British Prime Minister Tony Blair blindly followed US President George W. Bush in March 2003, into attacking, invading, destroying, and occupying Iraq without any provocation or justification. Blair was well aware there were no weapons of mass destruction in Iraq, and there were no terrorist cells there that were connected to the September 11, 2001 attack on the World Trade Center in New York City. A group of Saudi Arabian men, led by an Egyptian manager, Mohamed Atta, and at the behest and orders of a Saudi Arabian, Osama bin Laden, were responsible for the 9/11 horrific attack and mass causalities.
Bush sold Blair on a plan of regime change to turn Iraq into a democracy and begin the process of creating the new Middle East which would be submissive to Israel. Libya, Egypt, Tunisia, and Syria were regime change attacks by the US-NATO forces, including the British military. Libya is still destroyed and has had no stable government since the 2011 US-NATO project began. Egypt had a US-sponsored Muslim Brotherhood President installed by US election rigging carried out by the National Democratic Institute’s manager, Lila Jaafar, but has since revolted against the Radical Islamic group and over-threw the US puppet Morsi. Tunisia has also refused to be a Muslim Brotherhood-controlled country, and the US-NATO project to seat a Muslim Brotherhood dictator in Damascus has utterly failed, but at the cost of thousands dead and injured, millions abroad as refugees, and an economy that has collapsed.

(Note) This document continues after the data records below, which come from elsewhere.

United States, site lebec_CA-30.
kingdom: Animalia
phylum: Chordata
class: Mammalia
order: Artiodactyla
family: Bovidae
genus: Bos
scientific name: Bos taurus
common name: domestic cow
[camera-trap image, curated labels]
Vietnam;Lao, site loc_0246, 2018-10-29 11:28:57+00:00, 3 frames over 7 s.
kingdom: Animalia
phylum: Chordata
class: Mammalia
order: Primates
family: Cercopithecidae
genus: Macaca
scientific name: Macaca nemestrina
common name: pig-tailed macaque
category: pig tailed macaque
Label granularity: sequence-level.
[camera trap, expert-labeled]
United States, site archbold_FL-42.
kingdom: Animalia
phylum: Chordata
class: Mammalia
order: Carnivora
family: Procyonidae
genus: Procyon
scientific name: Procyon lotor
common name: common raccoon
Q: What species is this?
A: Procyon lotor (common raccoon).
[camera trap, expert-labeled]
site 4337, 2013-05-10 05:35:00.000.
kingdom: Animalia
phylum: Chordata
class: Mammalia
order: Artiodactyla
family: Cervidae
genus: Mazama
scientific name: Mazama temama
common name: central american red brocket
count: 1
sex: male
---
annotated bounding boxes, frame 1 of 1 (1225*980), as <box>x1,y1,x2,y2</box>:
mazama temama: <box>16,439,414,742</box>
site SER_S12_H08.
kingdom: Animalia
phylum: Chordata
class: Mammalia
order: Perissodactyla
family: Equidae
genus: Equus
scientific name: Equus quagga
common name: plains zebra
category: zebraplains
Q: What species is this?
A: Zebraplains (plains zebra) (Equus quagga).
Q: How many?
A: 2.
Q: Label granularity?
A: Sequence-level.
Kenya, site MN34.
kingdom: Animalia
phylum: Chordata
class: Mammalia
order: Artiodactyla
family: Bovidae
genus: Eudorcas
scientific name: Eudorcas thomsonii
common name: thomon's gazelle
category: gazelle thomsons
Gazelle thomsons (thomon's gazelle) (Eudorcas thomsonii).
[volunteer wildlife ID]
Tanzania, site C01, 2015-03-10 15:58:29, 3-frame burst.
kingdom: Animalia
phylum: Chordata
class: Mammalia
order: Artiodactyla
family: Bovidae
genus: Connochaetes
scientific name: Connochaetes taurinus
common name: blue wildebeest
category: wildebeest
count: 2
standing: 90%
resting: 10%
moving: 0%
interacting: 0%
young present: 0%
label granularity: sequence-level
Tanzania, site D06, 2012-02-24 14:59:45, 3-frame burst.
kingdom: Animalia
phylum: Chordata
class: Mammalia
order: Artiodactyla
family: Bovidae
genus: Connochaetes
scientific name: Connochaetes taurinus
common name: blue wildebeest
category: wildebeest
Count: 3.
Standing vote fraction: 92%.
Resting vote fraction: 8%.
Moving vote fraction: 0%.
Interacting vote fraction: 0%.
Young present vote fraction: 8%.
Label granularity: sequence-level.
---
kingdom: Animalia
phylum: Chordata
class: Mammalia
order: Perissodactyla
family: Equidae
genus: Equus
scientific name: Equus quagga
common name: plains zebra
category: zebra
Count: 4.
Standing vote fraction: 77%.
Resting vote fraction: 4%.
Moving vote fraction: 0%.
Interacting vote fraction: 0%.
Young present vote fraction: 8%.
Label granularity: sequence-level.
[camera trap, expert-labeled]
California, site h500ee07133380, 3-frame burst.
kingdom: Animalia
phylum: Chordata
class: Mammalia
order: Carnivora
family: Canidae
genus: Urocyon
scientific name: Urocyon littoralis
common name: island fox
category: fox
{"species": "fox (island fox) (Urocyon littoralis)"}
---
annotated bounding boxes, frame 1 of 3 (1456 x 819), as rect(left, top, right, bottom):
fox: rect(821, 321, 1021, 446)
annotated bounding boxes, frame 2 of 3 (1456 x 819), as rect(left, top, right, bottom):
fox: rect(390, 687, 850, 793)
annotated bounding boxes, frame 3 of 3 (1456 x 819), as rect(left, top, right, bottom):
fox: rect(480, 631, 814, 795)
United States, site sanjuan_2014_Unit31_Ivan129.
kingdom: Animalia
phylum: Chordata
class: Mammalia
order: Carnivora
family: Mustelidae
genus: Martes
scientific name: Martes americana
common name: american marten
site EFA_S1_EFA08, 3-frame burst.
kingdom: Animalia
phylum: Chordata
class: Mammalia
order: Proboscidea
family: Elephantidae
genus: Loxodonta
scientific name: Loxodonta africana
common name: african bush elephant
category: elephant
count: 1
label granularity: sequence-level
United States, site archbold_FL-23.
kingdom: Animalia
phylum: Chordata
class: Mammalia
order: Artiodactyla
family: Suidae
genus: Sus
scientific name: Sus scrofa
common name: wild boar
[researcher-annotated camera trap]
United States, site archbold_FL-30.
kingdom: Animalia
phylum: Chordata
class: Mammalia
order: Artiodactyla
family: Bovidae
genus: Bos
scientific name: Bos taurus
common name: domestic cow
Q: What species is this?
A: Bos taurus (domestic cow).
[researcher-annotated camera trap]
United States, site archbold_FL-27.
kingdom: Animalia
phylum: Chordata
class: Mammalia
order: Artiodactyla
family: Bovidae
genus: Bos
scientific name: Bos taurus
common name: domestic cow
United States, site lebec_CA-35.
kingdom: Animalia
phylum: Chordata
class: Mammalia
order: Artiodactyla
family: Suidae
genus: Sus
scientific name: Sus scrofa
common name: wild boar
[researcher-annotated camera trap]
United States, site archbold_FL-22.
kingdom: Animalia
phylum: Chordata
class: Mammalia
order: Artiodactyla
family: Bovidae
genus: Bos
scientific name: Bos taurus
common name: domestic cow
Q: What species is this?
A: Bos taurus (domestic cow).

Iraq offers new ground for archaeologists, geologists, and tourists to explore ancient digs and sites, which bolster the tourism sector. The country still has no democracy, the US demanded the government be set up after the war as a sectarian government, which has no similarity whatsoever to the governmental system in America. The British man, Fitton, might be representing Tony Blair in this case, and the Iraqi judge may decide to be severe. Tony Blair will never face justice in a courtroom for the war crimes and crimes against humanity he ordered in Iraq.
Abdul Khayat, of Baghdad, commented that the UK and US should pay for what they have done to Iraq. Khayat lost his home and family in the US-UK attack in 2003. He became a refugee and never returned home to Iraq because the country still has a serious lack of water, electricity, and medical services. He remembers with nostalgic fondness the security, and lifestyle of Baghdad during the years of Saddam Hussein, before the Bush and Blair war for regime change.